* **Source excerpt**
┌──

Search

Will Hippo Be The Next Fintech Unicorn To Exit Via The SPAC Door? - Forbes

panggilansaja.blogspot.com

As an increasingly popular way to take a company public, SPACs, or Special Purpose Acquisition Companies, are weighing heavily on startup CEOs’ minds. They’re faster to set up than traditional IPOs, and hundreds of investors are trying to convince entrepreneurs to use them. So far in 2020, financiers have sunk $63 billion into SPACs, more than the total sum invested in them from 2009 through 2019, according to Spacinsider

In its plans to go public, fast-growing fintech startup Hippo is considering a SPAC. Hippo CEO Assaf Wand says he prefers them to traditional IPOs, largely because they wrestle some control away from Wall Street. “I’m not the biggest fan of Wall Street in many ways,” he says. “It hasn’t served companies well.” 

He met with eight different SPACs over the summer. “It was about education,” he says. “It wasn’t about me vetting them.” He says he’ll also consider direct listings but hasn’t researched them as deeply yet. “I’m considering everything,” he adds. “Every prudent CEO should look at all three options.”

Hippo is a five-year-old Silicon Valley startup that offers homeowners insurance. It uses satellite imagery, public data and smart-home devices like water-leak detectors to speed up the application process and minimize claims. In July, it raised $150 million in funding at a $1.5 billion valuation, up from $1 billion a year earlier. As of the summer, it was bringing in $270 million in annual premiums, up 140% from the year prior. Wand says there’s a good chance he’ll take his company public in 2021. 

SPACs form when investors or “sponsors” raise money—usually hundreds of millions of dollars—with the intent of acquiring a private company and taking it public. They take their “blank check” entity public before deciding what business they’ll buy.

└──

* **Recorded data**
┌──

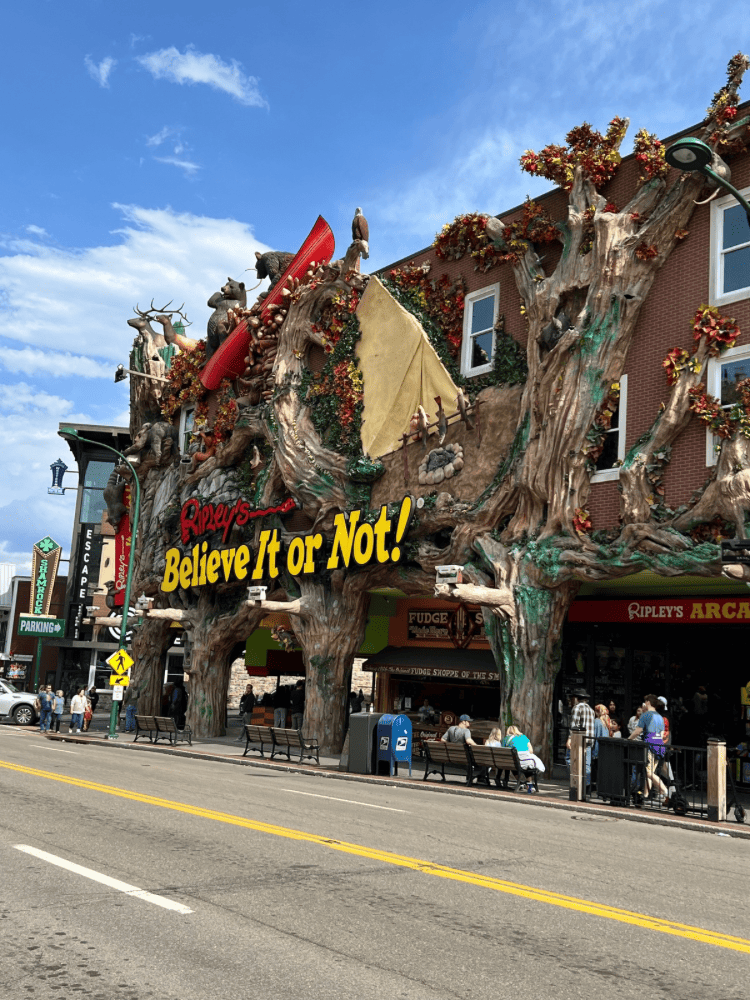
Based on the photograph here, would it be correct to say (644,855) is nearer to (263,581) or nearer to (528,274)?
(528,274)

└──

* **What you will do**
1) According to the article on Hippo and SPACs, how many SPACs did Assaf Wand meet with over the summer?
2) Pick up the article on Hippo and SPACs after its final sentence and write the next paragraph or two.

* **Answers by task**
1) Eight.

2)
They take as little as eight weeks to execute compared with the roughly six months for traditional IPOs. One reason they’re popular with investors is because the funders can walk away with a large ownership stake—often 20%—in the newly public company. Several industry insiders, including Acorns cofounder Jeff Cruttenden and venture capitalist Ryan Gilbert, say that every fintech unicorn is being approached by SPACs. In September, real estate fintech company Opendoor announced it would go public through a SPAC created by Chamath Palihapitiya.

Both SPACs and traditional IPOs require companies to pitch their business to large institutional investors like T. Rowe Price, telling them to invest at the highest valuation possible. Wand likes SPACs because they give CEOs more flexibility in selling their story. For example, in a SPAC, CEOs can share projections for future growth, instead of being limited to discussing past financial performance. 

“I think certain businesses are better talked about in the future than the past,” says Ryan Gilbert, a Hippo investor and co-sponsor of a $750 million SPAC with Bancorp founder and former CEO Betsy Cohen. “That’s what venture capital is all about.” 

In traditional IPOs, investment banks organize the stock sale process. They select the large investors who will be pitched on a company, and they arrange meetings with CEOs. “The meetings are 30 to 45 minutes over Zoom, and then Fidelity decides if they’ll invest,” Wand says. “In a SPAC, investors can set up seven different meetings. In many cases, you can educate your investors more. I want to have educated, resilient investors.” Founders like long-term investors because they’re less likely to sell their stock—and potentially send its price downward—if the business has a bad quarter. 

Silicon Valley venture capitalist Bill Gurley beats the drum for SPACs. He argues that banks design traditional IPOs so that companies are undervalued initially but see a big “pop” on the first day of trading. That can result in hundreds of millions being left on the table, he says, because the company could have gotten a higher price for its shares. Andreessen Horowitz partners Alex Rampell and Scott Kupor disagree. They say prices in a traditional IPO are set by supply and demand. “There’s a popular narrative that evil investment bankers are intentionally underpricing traditional IPOs to steal from companies … this narrative is almost completely false,” they write.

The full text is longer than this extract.